これが何を意味しているのか、私は理解していた。
「あの、学校に、遅れそうなんです。」
早く足を動かせ。
逃げなきゃ駄目なのに。
何で体が言うことを聞かないの。
「嫌!やめて!」
急に手首を鷲掴みにされた。
それと同時に私は叫び、必死に抗おうとする。
相当な力で握られており、振り解こうとするが全く敵わない。
「落ち着きなさい。」
隣から声がして、私の手首を掴んでいるのがあいつではなく、母であることに気付く。
だが、どちらでも同じことだ。
このまま私は消される。
「いや!」
腕を引っ張られ、私は連れて行かれた。
…後ろにではなく、正面の玄関の方に。
「早く学校に行きなさい。

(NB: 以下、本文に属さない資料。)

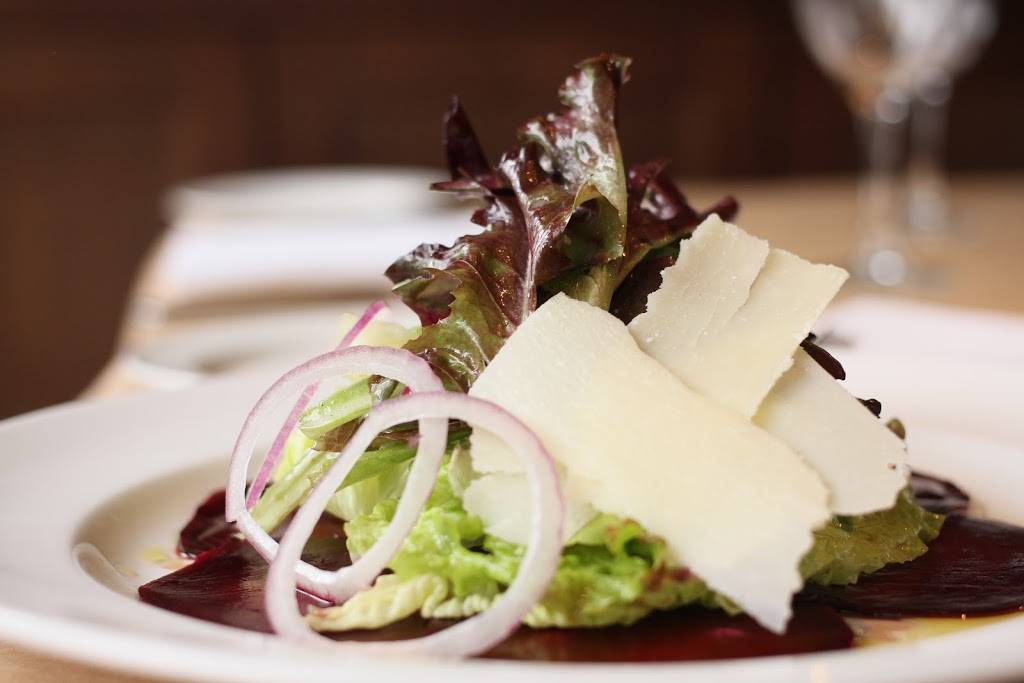 Brownes Bistro | meal takeaway | 1251 Yonge St, Toronto, ON M4T 1W6, Canada | 4169248132 OR +1 416-924-8132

」
「なん…」
振り返って疑問を投げかけんとする私を、母は止めた。
「私の言うことが聞けないの?」
「…。」
訳がわからない。
確かなのは、この機会を逃すべきじゃないということ。
私はローファーの踵を踏んだまま、飛び出す様に外へ出た。
家から出ると私はすぐに走った。
後ろは振り返らない。
しばらく無我夢中で走り続けると、人通りの多い道まで来ることができた。
そこまで来て私はようやく立ち止まり、息を整える。
周りの通勤中の人らが私を横目に見ながら通り過ぎて行く。
呼吸が落ち着き、私も道行く通行人の一部に混じって無心で駅へと向かう。
だが私は電車には乗らなかった。
駅前の喫茶店に入り、まずは学校に連絡を入れる。
体調不良で遅刻し、場合によっては欠席する旨を伝えた。
それが済んでから、私は考え事に集中した。
私には頭の中を整理する時間が必要だった。
この先私はどうすべきなのだろう。
荷物は部屋に置いてきてしまった。
昨夜のうちに必要なものをまとめたリュックの中には、通帳や着替え、充電器などの必需品が入っている。
私が選んだあの写真もそこにある。
手持ちの財布には三千円ほど入っているが、これでは余りにも心許ない。
お金もそうだが、着替えがないのも相当な問題だ。
早くも計画が破綻した。
怪しまれないようにと荷物を持ってこなかったことが裏目に出た。
家に取りに戻ることは自殺行為に等しい。
それはわかっている。
しかし、荷物なしでこのまま家を去ることもまた、同じく向かう先は破滅だろう。
そして、それとは別に私にはもう一つあの家に用があった。
母のことだ。
さっきの出来事、あれは私を助けたようにしか思えなかった。
そうでなければ辻褄が合わない。
背後から今にも襲われそうになっている私を、救ってくれたのではないだろうか。
玄関まで私を引っ張り、私が振り向こうとするのを止め、そして外へと逃がしてくれた。
これが私の希望的推測である可能性は否定できない。
でも私は確かめたい。
あれが、母なのか、ママなのかを。
三人の意識は完全に消え去り、元に戻ることはないとばかり考えていた。
ほんの少し、僅かでも、まだママの心が残っている見込みがあるのなら。
この前の弟の件も、ひょっとしたらあれは圭ちゃんの言葉だったのかもしれない。
…家に戻ろう。
私は当初の予定通り、家に立ち寄ってから姿をくらますことを決めた。
今すぐにじゃない。
念のため学校に行ってから。
あれが母だった場合に、学校に早く行けというのが言葉通りの意味だとするなら、それは破るべきではない。
グラスに残っていた紅茶を一気に飲み干した。
店を出るとまばらに雨が降り出している。
厚い雲が空を覆い、まるで夕方のような暗さを作り出していた。